Q. I'd like to present three sets of facts which were adopted and found in the hands of the National Air Pollution Control Administration. These presumed facts are results of studies done with public funds and I'd like to get the General Motors comments on these.
The three facts are to wi?: in 1967 when air pollution controls first went into effect, there was a dramatic decrease of pollution of General Motors cars, significantly more than either Ford or Chrysler. In each successive year, 1968 and 1969, pollution went back up again, until now it is about equal to Ford and Chrysler.
The second fact is that virtually no General Motors car made today meets the Federal standards. Prototypes made a year ago did, but the production line models don't in four out of five cases.
The third fact is that the pollution control devices that have been installed are deteriorating relatively rapidly and 79 per cent of those in operation show very significant deterioration in performance when aged through 30,000 miles.
BOWDITCH: Well, I think you're got a few of your dates out of line, but basically I understand what you are saying. The first data that you are referring to was some that the HEW collected on our 1968 and 69 models rather than 1970 models.
We used that data, and if that is correct data, where I said there was an 80 per cent reduction in hydro-carbons that's 86 per cent and where I said a 65 per cent reduction in carbon monoxide, that's 68 per cent.
As far as the GM cars meeting the regulations, there's no doubt about that or we wouldn't have been certified to start with.
Q. The prototypes were certified, the fact is surveys show most production cars don't meet the standards.

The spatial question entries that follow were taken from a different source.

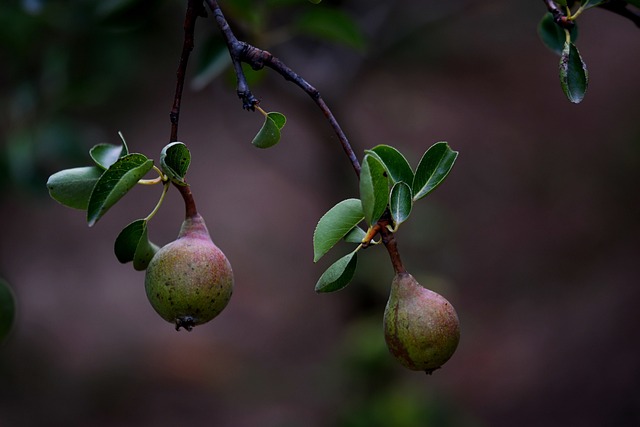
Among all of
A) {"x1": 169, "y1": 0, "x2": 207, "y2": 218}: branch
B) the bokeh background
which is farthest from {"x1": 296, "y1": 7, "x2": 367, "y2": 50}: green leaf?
{"x1": 169, "y1": 0, "x2": 207, "y2": 218}: branch

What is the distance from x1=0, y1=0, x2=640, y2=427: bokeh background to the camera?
1987mm

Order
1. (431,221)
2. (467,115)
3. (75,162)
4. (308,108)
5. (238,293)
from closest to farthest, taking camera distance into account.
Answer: (75,162) → (308,108) → (431,221) → (238,293) → (467,115)

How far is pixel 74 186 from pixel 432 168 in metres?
0.34

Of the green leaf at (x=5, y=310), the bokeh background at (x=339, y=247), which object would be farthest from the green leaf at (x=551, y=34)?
the bokeh background at (x=339, y=247)

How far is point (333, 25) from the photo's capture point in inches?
53.1

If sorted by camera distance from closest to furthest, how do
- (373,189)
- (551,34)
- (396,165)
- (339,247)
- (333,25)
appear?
(373,189) → (396,165) → (551,34) → (333,25) → (339,247)

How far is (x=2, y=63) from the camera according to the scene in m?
2.12

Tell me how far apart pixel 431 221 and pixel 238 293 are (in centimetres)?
162

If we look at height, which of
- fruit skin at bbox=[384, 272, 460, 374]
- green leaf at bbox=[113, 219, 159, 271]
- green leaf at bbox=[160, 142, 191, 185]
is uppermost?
green leaf at bbox=[160, 142, 191, 185]

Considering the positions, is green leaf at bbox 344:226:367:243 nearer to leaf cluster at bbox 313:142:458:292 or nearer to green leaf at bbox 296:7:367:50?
leaf cluster at bbox 313:142:458:292

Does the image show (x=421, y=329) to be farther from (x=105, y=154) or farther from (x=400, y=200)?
(x=105, y=154)

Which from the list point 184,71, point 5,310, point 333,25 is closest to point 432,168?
point 184,71

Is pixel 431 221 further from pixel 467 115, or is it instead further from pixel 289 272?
pixel 467 115

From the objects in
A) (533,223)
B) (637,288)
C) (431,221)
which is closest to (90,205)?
(431,221)
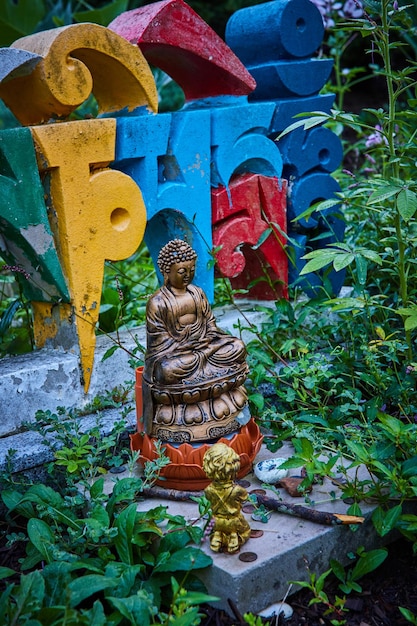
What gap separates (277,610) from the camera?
2.30 metres

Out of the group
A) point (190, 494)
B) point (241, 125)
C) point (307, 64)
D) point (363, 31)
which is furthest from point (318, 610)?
point (307, 64)

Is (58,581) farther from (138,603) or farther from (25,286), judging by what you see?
(25,286)

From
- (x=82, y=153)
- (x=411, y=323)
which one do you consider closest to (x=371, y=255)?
(x=411, y=323)

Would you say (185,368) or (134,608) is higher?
(185,368)

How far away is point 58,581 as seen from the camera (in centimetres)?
217

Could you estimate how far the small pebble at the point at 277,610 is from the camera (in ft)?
7.50

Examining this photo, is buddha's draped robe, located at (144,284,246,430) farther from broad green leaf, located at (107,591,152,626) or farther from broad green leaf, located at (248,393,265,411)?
broad green leaf, located at (107,591,152,626)

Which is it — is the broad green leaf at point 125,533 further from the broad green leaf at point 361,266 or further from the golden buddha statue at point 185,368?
the broad green leaf at point 361,266

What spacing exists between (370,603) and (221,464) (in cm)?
69

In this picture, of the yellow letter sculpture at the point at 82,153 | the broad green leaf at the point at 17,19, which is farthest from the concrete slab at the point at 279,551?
the broad green leaf at the point at 17,19

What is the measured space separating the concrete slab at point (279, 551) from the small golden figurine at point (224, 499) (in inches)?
1.7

BOWDITCH: Which HEW survey are you talking about, apparently you have other facts which I am not aware of. Certainly the cars built met the standards as they were specified. The cars on the average meet the intent of those standards.
Fire-Year Wait
Q. I believe in one year, 1963, GM met certain minimum standards in the state of California. Why did GM wait five years before you expanded that nationwide?
BOWDITCH: The reason we started in California is because most of the hydro-carbon problem in the nation is the chemical smog problem associated with Los Angeles. Los Angeles' part of that problem is tremendously greater than anywhere else in the country.
The consumer obviously must bear the cost of the equipment which goes on cars to stop this pollution. The problem then becomes how much of these controls should be placed on all cars. When that equipment was placed on those cars, the medical authorities in California and the federal government made the decision that they saw no requirement in the rest of the country in those days, at that time, therefore we did not put the controls on the cars.
Q. In other words, as long as the federal government is not going to require certain anti-pollution control devices, you're going to wait until they do?
BOWDITCH: No, that is not the case. The medical authorities saw no requirement in the other parts of the country.